Beneficiaries of Venezuelan Missions March Against Threats by Opposition Governor-Elect

Beneficiaries, teachers, adults, disabled people, students and workers came out on Friday to defend the social missions and programs of the national government in the face of threats to close them down by the new governor-elect of the state of Miranda, Henrique Capriles Radonski.

Students and workers of the educational missions in Los Teques march in defense of the missions

Friday, November 28th,
2008 (Prensa Web YVKE, ABN) — Beneficiaries, teachers, adults, disabled
people, students and workers came out on Friday to defend the social missions
and programs of the national government in the face of threats to close them
down by the new governor-elect of the state of Miranda, Henrique Capriles
Radonski.

The action involved a
concentration in the entrance of the offices of Invetep, the technological arm
of the [state oil company] PDVSA, from which they marched through Avenida
Bicentenario de Los Teques
to the Plaza Bolivar of the capital in Miranda.

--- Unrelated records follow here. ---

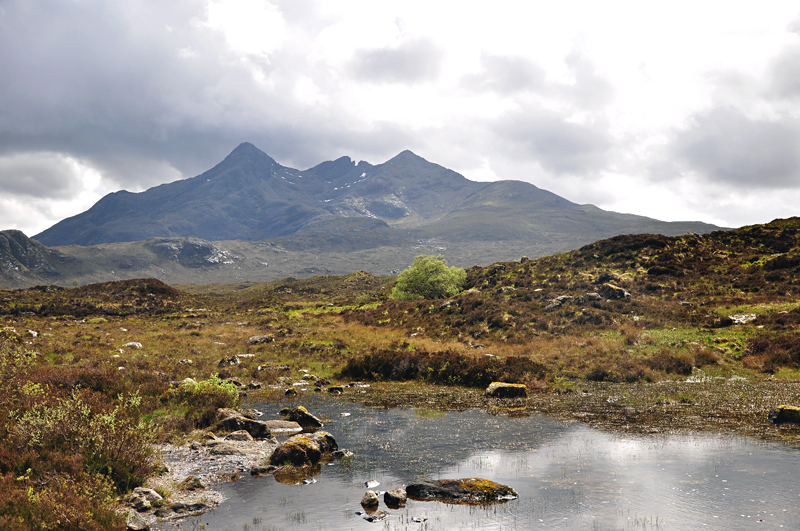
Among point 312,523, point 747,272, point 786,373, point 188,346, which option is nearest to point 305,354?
point 188,346

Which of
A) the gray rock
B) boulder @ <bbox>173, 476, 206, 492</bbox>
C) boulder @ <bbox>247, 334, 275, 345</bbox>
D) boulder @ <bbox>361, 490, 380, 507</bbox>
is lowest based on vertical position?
the gray rock

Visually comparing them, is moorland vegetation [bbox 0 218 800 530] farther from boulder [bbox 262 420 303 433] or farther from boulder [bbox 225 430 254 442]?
boulder [bbox 262 420 303 433]

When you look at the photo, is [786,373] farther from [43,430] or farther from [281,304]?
[281,304]

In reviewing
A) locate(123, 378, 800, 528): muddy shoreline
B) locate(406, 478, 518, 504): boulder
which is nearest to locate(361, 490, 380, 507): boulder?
locate(406, 478, 518, 504): boulder

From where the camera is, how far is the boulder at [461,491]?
42.1 ft

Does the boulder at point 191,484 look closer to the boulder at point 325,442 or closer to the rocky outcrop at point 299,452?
the rocky outcrop at point 299,452

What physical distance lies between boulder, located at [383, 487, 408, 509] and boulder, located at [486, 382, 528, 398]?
13391 mm

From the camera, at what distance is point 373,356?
3328 centimetres

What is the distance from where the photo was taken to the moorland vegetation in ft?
42.8

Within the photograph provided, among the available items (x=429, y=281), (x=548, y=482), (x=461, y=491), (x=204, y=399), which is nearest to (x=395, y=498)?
(x=461, y=491)

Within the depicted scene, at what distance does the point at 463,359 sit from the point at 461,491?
59.0ft

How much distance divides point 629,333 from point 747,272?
21056mm

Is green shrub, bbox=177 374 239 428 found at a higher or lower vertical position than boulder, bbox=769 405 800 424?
lower

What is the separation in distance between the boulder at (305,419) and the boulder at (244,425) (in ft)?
5.33
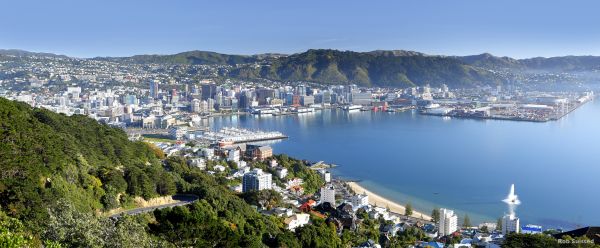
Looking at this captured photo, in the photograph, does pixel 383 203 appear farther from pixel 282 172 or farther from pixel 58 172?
pixel 58 172

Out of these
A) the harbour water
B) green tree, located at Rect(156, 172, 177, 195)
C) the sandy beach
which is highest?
green tree, located at Rect(156, 172, 177, 195)

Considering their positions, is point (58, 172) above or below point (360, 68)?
below

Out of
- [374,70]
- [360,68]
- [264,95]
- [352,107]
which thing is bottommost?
[352,107]

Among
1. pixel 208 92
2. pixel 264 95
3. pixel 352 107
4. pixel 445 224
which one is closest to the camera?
pixel 445 224

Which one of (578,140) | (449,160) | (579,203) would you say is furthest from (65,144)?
(578,140)

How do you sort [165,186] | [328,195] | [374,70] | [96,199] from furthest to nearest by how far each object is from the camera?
[374,70]
[328,195]
[165,186]
[96,199]

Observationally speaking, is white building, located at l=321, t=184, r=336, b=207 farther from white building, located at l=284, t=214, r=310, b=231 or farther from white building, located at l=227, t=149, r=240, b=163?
white building, located at l=227, t=149, r=240, b=163

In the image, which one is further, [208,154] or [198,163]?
[208,154]

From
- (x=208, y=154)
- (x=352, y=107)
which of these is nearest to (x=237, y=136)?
(x=208, y=154)

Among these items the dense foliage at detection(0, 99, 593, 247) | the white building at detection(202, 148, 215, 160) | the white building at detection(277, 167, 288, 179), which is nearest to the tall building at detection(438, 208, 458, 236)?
Answer: the dense foliage at detection(0, 99, 593, 247)
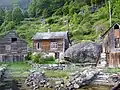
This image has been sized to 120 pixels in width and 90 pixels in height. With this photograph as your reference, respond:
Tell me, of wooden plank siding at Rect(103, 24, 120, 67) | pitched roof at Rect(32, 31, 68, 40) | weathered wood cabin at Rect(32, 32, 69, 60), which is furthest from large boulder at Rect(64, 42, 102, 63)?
pitched roof at Rect(32, 31, 68, 40)

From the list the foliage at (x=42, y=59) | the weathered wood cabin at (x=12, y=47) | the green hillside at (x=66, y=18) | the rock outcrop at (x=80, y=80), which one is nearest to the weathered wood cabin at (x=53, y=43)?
the weathered wood cabin at (x=12, y=47)

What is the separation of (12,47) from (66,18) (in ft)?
95.3

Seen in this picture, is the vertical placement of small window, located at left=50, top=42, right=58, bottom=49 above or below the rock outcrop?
above

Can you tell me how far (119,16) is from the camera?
71.2 meters

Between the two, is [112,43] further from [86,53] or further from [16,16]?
[16,16]

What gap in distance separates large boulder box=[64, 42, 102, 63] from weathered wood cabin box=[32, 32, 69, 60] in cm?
1200

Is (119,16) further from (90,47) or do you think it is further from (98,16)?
(90,47)

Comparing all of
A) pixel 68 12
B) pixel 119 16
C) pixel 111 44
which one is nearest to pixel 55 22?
pixel 68 12

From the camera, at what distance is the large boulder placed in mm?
53906

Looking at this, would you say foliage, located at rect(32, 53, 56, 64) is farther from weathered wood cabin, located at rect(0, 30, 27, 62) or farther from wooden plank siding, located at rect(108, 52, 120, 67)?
wooden plank siding, located at rect(108, 52, 120, 67)

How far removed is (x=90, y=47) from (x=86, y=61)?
2.38 metres

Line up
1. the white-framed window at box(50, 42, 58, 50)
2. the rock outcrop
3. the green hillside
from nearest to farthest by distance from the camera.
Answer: the rock outcrop, the white-framed window at box(50, 42, 58, 50), the green hillside

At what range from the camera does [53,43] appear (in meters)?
67.9

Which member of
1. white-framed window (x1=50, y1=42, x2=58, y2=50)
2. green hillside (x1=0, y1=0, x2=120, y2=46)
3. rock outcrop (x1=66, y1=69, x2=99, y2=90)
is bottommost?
rock outcrop (x1=66, y1=69, x2=99, y2=90)
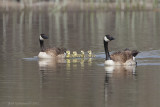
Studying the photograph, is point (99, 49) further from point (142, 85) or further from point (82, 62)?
point (142, 85)

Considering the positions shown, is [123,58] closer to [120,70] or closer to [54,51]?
[120,70]

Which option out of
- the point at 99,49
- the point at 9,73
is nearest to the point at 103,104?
Result: the point at 9,73

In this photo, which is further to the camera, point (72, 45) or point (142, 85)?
point (72, 45)

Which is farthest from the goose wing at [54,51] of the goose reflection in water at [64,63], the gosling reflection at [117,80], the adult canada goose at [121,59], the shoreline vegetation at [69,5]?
the shoreline vegetation at [69,5]

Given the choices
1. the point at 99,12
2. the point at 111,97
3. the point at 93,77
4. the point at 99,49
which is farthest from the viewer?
the point at 99,12

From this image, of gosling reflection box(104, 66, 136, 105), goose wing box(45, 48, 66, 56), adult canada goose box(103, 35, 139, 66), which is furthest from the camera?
goose wing box(45, 48, 66, 56)

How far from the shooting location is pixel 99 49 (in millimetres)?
30031

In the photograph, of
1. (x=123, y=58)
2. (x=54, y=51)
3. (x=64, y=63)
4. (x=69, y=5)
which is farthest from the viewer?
(x=69, y=5)

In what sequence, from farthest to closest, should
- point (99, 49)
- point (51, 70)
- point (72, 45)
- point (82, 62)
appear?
point (72, 45), point (99, 49), point (82, 62), point (51, 70)

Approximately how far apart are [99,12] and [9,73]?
6275cm

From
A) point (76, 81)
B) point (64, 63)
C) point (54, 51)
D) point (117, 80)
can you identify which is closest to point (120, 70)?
point (117, 80)

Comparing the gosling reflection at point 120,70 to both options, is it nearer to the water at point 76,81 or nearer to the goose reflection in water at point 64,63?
the water at point 76,81

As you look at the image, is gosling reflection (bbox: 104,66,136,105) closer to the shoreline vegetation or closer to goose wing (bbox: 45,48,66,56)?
goose wing (bbox: 45,48,66,56)

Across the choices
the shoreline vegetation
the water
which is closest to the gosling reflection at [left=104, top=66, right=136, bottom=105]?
the water
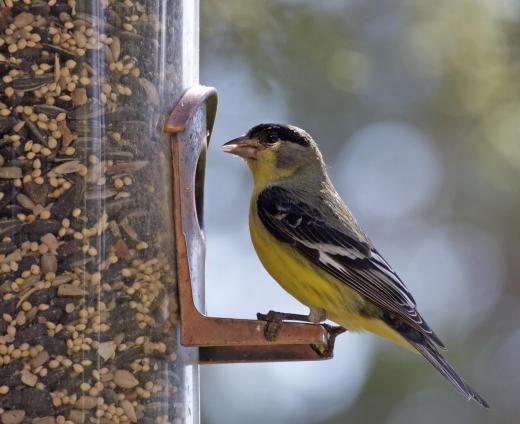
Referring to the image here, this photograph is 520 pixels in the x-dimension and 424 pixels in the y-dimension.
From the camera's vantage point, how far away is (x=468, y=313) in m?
9.16

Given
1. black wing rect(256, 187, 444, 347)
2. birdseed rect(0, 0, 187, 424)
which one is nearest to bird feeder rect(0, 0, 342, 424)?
birdseed rect(0, 0, 187, 424)

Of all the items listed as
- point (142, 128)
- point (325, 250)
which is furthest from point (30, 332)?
point (325, 250)

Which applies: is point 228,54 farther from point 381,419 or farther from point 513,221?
point 381,419

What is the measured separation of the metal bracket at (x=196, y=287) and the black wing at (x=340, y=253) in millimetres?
725

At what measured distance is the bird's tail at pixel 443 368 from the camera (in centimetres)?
605

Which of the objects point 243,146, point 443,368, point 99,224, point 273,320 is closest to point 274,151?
point 243,146

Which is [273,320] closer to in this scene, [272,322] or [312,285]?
[272,322]

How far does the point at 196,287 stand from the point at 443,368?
5.39ft

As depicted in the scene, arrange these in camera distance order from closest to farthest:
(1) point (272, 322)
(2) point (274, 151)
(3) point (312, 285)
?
(1) point (272, 322), (3) point (312, 285), (2) point (274, 151)

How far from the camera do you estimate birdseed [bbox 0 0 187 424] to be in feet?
15.0

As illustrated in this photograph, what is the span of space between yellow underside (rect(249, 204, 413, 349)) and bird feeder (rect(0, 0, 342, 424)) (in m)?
0.82

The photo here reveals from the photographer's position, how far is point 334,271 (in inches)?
242

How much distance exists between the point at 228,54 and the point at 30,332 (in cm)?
341

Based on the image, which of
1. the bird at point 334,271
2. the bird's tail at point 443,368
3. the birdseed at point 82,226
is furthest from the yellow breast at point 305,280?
the birdseed at point 82,226
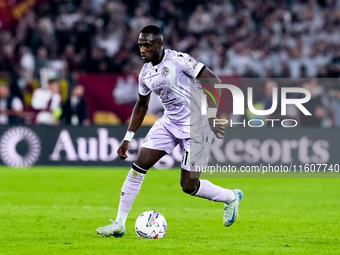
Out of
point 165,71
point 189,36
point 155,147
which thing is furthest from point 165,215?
point 189,36

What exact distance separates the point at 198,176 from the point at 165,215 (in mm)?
1893

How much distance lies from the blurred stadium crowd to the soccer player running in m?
9.86

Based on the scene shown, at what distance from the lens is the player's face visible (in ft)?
25.1

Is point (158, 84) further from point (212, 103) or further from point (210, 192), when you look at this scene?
point (210, 192)

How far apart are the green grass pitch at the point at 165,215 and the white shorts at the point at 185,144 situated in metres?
0.84

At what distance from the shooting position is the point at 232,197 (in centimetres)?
841

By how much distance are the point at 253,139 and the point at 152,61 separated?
27.2 feet

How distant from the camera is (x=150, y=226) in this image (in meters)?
7.73

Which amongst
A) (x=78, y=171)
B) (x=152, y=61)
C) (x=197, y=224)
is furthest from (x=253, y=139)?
(x=152, y=61)

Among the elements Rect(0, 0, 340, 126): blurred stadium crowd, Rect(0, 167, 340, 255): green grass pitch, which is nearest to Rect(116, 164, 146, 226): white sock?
Rect(0, 167, 340, 255): green grass pitch

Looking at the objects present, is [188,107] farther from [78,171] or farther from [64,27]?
[64,27]

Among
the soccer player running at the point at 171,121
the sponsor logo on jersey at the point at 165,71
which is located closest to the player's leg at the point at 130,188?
the soccer player running at the point at 171,121

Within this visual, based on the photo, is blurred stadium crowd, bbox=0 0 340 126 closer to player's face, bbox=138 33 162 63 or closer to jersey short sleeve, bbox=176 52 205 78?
jersey short sleeve, bbox=176 52 205 78

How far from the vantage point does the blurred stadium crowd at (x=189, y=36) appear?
62.2 feet
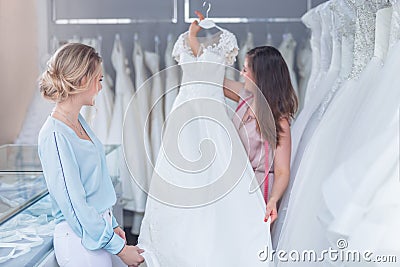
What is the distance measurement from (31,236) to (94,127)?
4.81 ft

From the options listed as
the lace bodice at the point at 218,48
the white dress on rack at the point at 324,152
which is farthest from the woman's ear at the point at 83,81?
the white dress on rack at the point at 324,152

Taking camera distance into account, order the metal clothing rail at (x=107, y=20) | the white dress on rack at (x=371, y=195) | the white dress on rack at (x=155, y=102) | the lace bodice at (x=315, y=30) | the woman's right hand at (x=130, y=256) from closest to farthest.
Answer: the white dress on rack at (x=371, y=195) < the woman's right hand at (x=130, y=256) < the lace bodice at (x=315, y=30) < the white dress on rack at (x=155, y=102) < the metal clothing rail at (x=107, y=20)

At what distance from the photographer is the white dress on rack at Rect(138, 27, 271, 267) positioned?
1.91 meters

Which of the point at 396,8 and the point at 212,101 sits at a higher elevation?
the point at 396,8

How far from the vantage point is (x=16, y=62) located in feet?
10.2

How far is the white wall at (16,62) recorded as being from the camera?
3012mm

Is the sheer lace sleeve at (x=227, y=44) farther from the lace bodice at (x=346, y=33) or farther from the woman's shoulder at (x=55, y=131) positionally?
the woman's shoulder at (x=55, y=131)

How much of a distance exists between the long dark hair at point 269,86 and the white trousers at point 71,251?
0.75 meters

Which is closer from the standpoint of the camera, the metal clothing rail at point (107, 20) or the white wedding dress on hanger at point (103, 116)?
the white wedding dress on hanger at point (103, 116)

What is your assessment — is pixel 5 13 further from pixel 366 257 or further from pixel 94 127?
pixel 366 257

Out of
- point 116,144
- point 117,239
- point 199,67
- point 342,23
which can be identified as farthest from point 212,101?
point 116,144

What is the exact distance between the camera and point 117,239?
1.52 metres

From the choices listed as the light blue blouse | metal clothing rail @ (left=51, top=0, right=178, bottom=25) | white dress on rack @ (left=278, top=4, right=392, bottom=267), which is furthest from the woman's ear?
metal clothing rail @ (left=51, top=0, right=178, bottom=25)

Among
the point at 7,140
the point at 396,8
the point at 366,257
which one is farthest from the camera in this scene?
the point at 7,140
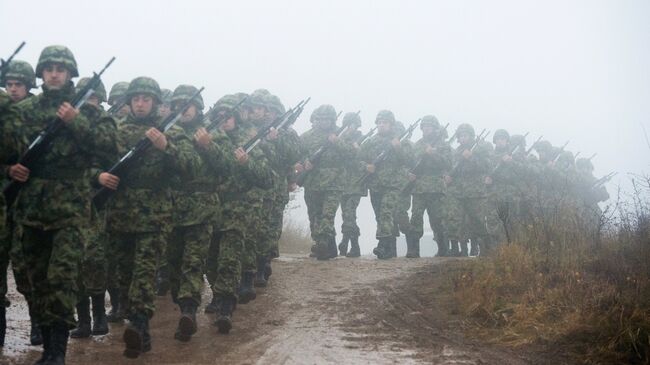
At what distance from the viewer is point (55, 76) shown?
17.4 ft

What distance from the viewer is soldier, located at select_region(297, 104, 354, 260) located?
37.2 feet

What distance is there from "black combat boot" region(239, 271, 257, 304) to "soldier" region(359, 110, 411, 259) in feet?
15.0

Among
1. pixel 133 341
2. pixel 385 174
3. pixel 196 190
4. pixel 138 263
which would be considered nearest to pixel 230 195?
pixel 196 190

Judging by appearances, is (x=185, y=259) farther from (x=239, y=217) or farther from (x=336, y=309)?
(x=336, y=309)

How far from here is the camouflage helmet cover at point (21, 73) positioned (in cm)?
629

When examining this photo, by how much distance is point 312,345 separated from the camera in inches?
227

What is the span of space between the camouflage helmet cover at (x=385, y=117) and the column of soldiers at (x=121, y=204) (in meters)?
5.33

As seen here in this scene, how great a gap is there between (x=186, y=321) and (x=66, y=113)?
7.18ft

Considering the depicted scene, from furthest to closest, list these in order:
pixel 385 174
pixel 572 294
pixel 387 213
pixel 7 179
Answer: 1. pixel 385 174
2. pixel 387 213
3. pixel 572 294
4. pixel 7 179

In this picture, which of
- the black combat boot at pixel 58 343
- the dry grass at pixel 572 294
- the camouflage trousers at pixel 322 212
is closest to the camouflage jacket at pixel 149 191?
the black combat boot at pixel 58 343

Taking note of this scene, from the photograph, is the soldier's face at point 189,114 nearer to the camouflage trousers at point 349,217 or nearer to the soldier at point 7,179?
the soldier at point 7,179

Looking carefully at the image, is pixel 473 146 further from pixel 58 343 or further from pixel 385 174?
pixel 58 343

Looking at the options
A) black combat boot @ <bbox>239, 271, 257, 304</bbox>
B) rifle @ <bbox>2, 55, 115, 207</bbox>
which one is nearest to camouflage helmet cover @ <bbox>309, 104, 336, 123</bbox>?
black combat boot @ <bbox>239, 271, 257, 304</bbox>

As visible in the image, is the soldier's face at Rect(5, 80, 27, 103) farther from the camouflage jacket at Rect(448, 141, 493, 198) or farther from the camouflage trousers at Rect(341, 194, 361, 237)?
the camouflage jacket at Rect(448, 141, 493, 198)
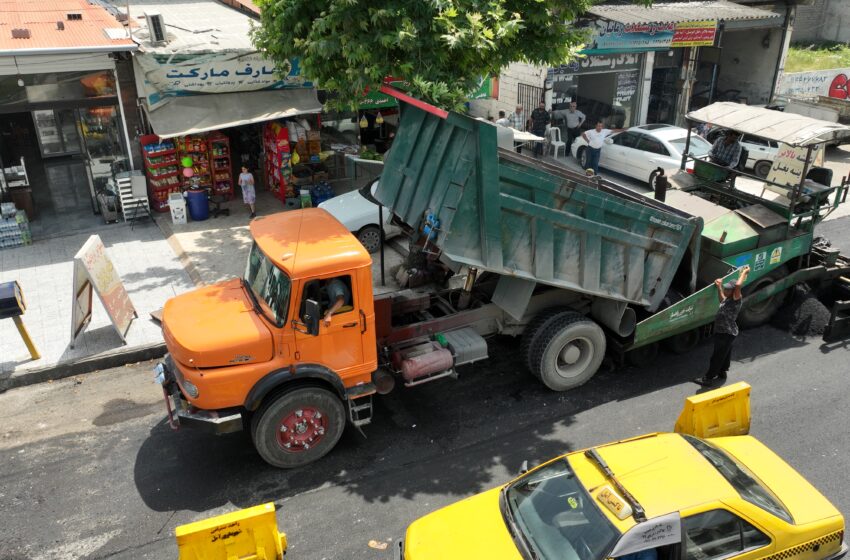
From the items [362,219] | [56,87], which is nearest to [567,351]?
[362,219]

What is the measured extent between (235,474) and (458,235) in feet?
11.4

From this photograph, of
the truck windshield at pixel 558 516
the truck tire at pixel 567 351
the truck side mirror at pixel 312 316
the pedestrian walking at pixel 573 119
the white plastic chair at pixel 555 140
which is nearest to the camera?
the truck windshield at pixel 558 516

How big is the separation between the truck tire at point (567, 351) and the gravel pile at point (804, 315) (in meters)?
3.44

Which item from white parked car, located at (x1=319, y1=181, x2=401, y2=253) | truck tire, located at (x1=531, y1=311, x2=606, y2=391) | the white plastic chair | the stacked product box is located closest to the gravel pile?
truck tire, located at (x1=531, y1=311, x2=606, y2=391)

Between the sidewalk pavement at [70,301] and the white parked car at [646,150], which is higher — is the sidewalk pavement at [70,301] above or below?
below

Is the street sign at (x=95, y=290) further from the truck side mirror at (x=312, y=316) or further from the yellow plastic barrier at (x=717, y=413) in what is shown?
the yellow plastic barrier at (x=717, y=413)

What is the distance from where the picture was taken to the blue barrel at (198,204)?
14.2 metres

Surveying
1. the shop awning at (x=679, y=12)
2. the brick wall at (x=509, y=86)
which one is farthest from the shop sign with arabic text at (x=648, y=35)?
the brick wall at (x=509, y=86)

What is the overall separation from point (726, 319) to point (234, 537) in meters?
6.28

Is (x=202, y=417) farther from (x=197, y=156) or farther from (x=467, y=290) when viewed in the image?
(x=197, y=156)

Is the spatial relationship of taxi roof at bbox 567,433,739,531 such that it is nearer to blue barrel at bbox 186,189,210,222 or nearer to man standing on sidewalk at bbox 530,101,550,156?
blue barrel at bbox 186,189,210,222

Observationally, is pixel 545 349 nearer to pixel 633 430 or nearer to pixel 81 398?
pixel 633 430

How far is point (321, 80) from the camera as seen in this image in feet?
34.3

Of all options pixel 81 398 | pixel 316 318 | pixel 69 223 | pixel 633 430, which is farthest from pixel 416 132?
pixel 69 223
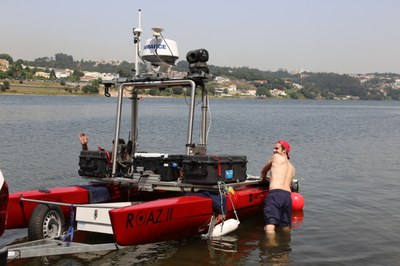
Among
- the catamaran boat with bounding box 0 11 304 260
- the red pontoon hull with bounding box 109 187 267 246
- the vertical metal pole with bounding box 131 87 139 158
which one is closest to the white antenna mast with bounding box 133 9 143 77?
the catamaran boat with bounding box 0 11 304 260

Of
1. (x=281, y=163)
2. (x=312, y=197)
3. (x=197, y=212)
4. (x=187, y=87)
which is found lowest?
(x=312, y=197)

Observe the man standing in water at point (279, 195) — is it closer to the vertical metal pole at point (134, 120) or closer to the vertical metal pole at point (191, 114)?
the vertical metal pole at point (191, 114)

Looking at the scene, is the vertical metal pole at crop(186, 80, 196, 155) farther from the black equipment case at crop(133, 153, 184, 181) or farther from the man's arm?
the man's arm

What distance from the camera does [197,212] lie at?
8.05 m

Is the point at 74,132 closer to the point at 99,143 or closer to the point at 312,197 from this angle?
the point at 99,143

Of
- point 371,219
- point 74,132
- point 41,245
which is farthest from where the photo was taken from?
point 74,132

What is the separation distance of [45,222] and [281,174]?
4.51 meters

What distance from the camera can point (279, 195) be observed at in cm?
934

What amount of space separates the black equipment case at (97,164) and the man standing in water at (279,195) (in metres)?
3.17

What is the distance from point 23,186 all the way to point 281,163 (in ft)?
27.5

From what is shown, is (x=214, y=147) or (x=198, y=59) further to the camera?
(x=214, y=147)

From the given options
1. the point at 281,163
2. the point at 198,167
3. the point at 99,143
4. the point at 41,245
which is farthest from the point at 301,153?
the point at 41,245

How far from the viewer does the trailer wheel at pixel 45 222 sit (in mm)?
7605

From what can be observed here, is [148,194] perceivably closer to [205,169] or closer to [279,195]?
[205,169]
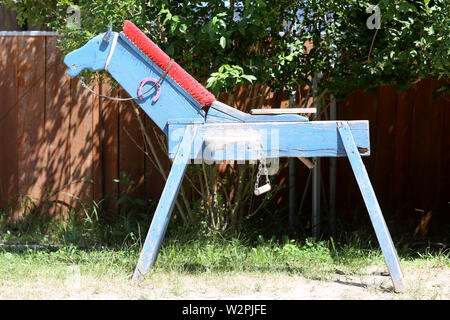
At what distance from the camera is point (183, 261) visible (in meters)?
4.43

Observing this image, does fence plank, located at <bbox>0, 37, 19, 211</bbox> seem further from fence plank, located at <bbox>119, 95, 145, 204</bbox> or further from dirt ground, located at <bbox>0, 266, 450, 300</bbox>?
dirt ground, located at <bbox>0, 266, 450, 300</bbox>

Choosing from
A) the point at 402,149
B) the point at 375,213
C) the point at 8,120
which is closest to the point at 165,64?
the point at 375,213

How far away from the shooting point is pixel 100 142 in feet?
19.8

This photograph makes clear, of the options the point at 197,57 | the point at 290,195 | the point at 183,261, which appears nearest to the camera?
the point at 183,261

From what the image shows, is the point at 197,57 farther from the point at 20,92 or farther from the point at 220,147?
the point at 20,92

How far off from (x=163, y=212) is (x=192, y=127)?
66 cm

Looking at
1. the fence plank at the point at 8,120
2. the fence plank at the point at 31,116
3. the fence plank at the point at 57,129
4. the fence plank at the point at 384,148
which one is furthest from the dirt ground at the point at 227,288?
the fence plank at the point at 8,120

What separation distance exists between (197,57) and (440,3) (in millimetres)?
2048

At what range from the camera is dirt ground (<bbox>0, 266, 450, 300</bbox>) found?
359cm

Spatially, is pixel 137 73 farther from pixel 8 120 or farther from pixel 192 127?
pixel 8 120

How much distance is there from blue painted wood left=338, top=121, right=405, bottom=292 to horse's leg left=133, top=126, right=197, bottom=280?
1.11 m

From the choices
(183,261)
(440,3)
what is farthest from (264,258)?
(440,3)

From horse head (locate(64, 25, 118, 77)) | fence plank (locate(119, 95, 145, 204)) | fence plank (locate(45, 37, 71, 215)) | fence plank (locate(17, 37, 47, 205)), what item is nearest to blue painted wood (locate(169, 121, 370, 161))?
horse head (locate(64, 25, 118, 77))

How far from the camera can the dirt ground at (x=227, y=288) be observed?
11.8ft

The march was lead by Mayor-Elect
of Guaicaipuro Municipality Alirio Mendoza, who joined with the people
demanding respect for the spaces won by the revolution. “We are here today
supporting the people in defense of their constitucional rights. We can not
allow the representative of capitalism, of fascism to violently sieze the
spaces that we have won with struggle and revolutionary committment,” the local
oficial said.

Mendoza
commented, as President Chavez said, that we’ll have to watch Capriles
Radonski: “From the mayor’s office we will be guarantors that in Guaicaipuro
all the missions will continue to benefit the people. We will work directly
with the national government and we will be alert to attacks that could come
from the opposition.”

He pointed out that Miranda is not only the metropolitan area, there are
also 15 municipalities and six seats in the Legislative Council that belong to
the Bolivarian Revolution: “We will continue fighting, Miranda continues to be
rojo rojito (really red), as the thousands of people that are here supporting
the government and its proposals show.”

Among those present were the
municipal coordinator in Guaicaipuro of Misión Ribas, Miriam Castellanos, who
denounced that the violent closure of public spaces where students receive
classes had begun since last Tuesday. “In the auditorium of the Miranda Police,
where classes were given to different students, including police functionaries,
groups from Justice First [Primero Justicia – Radonski’s political party], who
identified themselves as members of the new government, forced our students and
participants to abandon the classrooms.”

Enrique Briceño, a student in his seventh
semester of Social Communication in the Misión Sucre, said, “We can not allow
the spaces won by the revolution to be snatched away. We respect your victory
(of the opposition), as winner of the elections, but you cannot threaten our
missions of the people.”

During the march hundreds of people
joined from different parts of Miranda to support the initiative of the
participants Misión Ribas and Sucre.


Elena Istúriz, a spokesperson for the community council of Cartanal, in
Independencia de los Valles del Tuy Municipality, said that they would remain
in the streets until the new governor understands that the missions belong to
the people. “President Chavez created these missions for the people, but the
capitalists don’t understand this, they don’t know the people or their needs.
But we will continue here struggling because we deserve respect and because we
will not allow them to take away something that is beneficial for the poor,”
she stressed.


The march culminated with a massive concentration in Boulevard Danilo Anderson
in Los Teques,
where community spokespeople and political leaders invited people to remain in
the streets, in a peaceful but firm manner, in defense of the revolution.